Received: 31-Jan-2023, Manuscript No. rgp-23-15823 ; Editor assigned: 02-Feb-2023, Pre QC No. rgp-23-15823 (PQ); Reviewed: 16-Feb-2023, QC No. rgp-23-15823 ; Revised: 21-Feb-2023, Manuscript No. rgp-23-15823 (R); Published: 28-Feb-2023, DOI: 10.21767/rgp.4.1.02


One in 10 people worldwide are affected by diabetes mellitus, one of the most prevalent metabolic diseases. More than 537 million people worldwide have diabetes, according to the most recent edition of the IDF Diabetes Atlas. By 2030, 6.43 billion people worldwide, or 11.3% of the population, will have diabetes. By 2045, if current trends hold, this figure will soar to a startling 783 million (12.2%). Type 2 diabetes mellitus, also known as non-insulin dependent diabetes mellitus, affects the vast majority of diabetics worldwide. This chronic illness is serious and results from inadequate insulin production or ineffective insulin use. T2D is a heterogeneous disease determined by genetic, epigenetic, and environmental risk factors that interact strongly, according to epidemiological studies carried out over the past few decades. Numerous disease-associated gene polymorphisms have been discovered as a result of the extensive genetic research that has been done to understand the molecular mechanisms underlying T2D, including beta cell dysfunction, insulin resistance, an imbalance in redox homeostasis, and impairment of incretin signalling. However, many aspects of the molecular mechanisms underlying disease pathogenesis are still not well understood. One of the main pathological disorders underlying the onset and progression of type 2 diabetes is oxidative stress, which is defined as the imbalance between the production of free radicals and their neutralization by antioxidant enzymes. This imbalance is caused by excess ROS or oxidants over the capacity of the cell to realize an effective antioxidant response.

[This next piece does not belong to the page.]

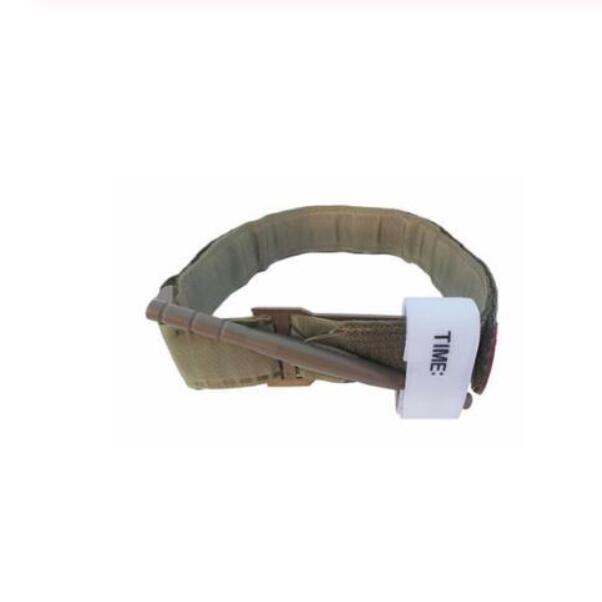 Draagbare buiten EHBO-band met snelle, langzame ontgrendeling Medische noodband met één hand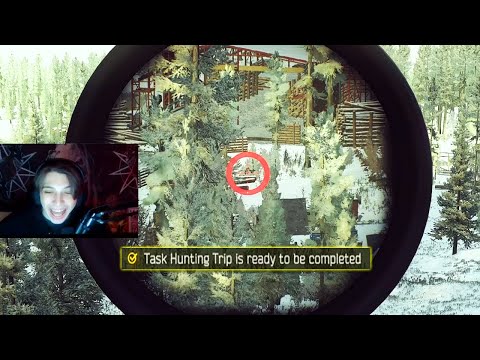 Decimating SHTURMAN from over 200+ Meters - Hunting Trip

It is generally accepted that pancreatic beta cell failure, which manifests as a gradient reduction in beta cell mass and insulin production in response to glucose, is the cause of chronic hyperglycemia, the main diagnostic indicator of T2D. Beta cells start oxidizing fatty acids instead of glucose when their metabolic flexibility is reduced, which leads to the production of dangerous byproducts (peroxides) and a reduction in insulin secretion. It is noteworthy that the endocrine portion of the pancreas is damaged by at least three biological processes: Beta cell apoptosis, dedifferentiation, and conversion into alpha cells that produce glucagon. Numerous studies have examined the disorders that follow a loss of insulin-producing capacity in T2D and demonstrated a decrease in the expression of crucial transcription factors controlling the function of beta cells. Experimental studies on transgenic mice have shown that the islets of Langerhans contain bihormonal cells that produce both glucagon and insulin after the conversion of beta cells into alpha cells. Given that alpha cells are more resilient to the metabolic stress brought on by excessive nutrition, a change in the phenotype of pancreatic beta cells may act as a mechanism for cell mass conservation.

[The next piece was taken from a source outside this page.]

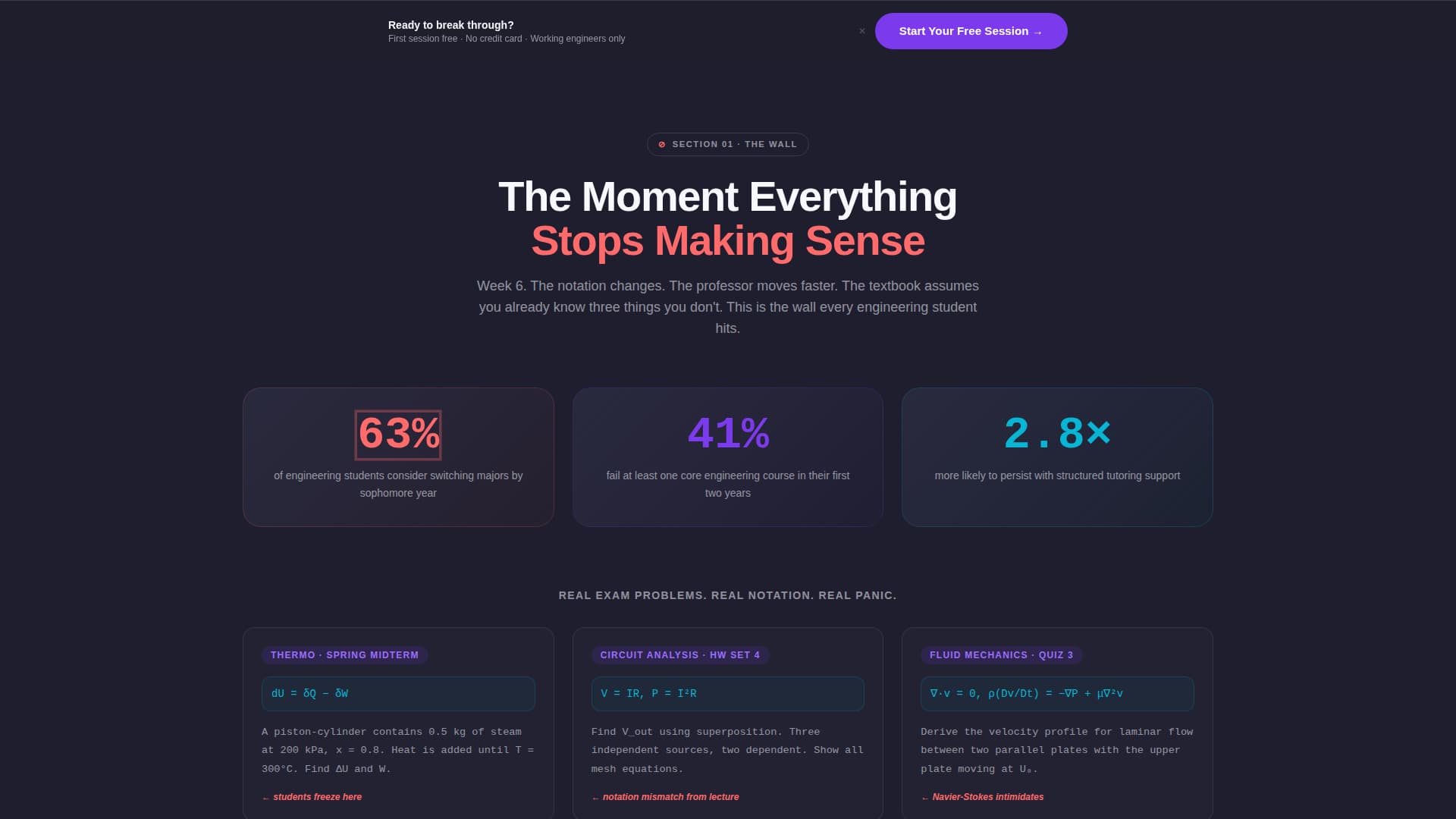 Walkthrough - Breakthrough Engineering Landing Page Template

Numerous studies have shown that people with type 2 diabetes have impaired redox homeostasis and oxidative stress, which are caused by an excess of free radicals and, on the other hand, a deficiency in endogenous antioxidants, primarily glutathione. Increased reactive oxygen species and oxidative stress levels have been linked to pathological conditions like beta cell dysfunction and insulin resistance in type 2 diabetes. Compared to healthy people, people with T2D have lower levels of reduced glutathione and a slower rate of its biosynthesis. The lower levels of glutathione are correlated with higher blood glucose levels and the development of the disease.

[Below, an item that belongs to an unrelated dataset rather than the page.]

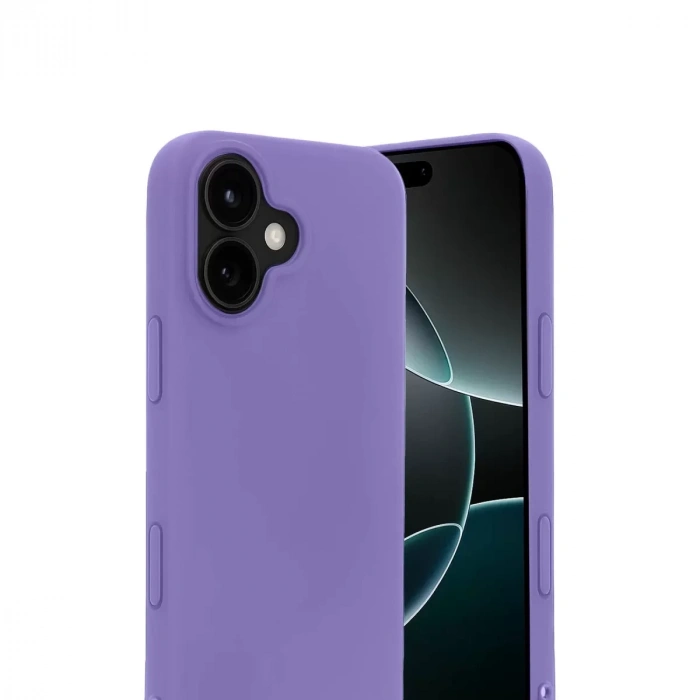 İphone 17 First Silikon - Lila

Citation: Casas E (2023) Experimental Redox Homeostasis in Type 2 Diabetes Mellitus: Molecular Genetics. Res Gene Proteins. 4:02.

Copyright: © 2023 Casas E. This is an open-access article distributed under the terms of the creative commons Attribution License, which permits unrestricted use, distribution, and reproduction in any medium, provided the original author and source are credited.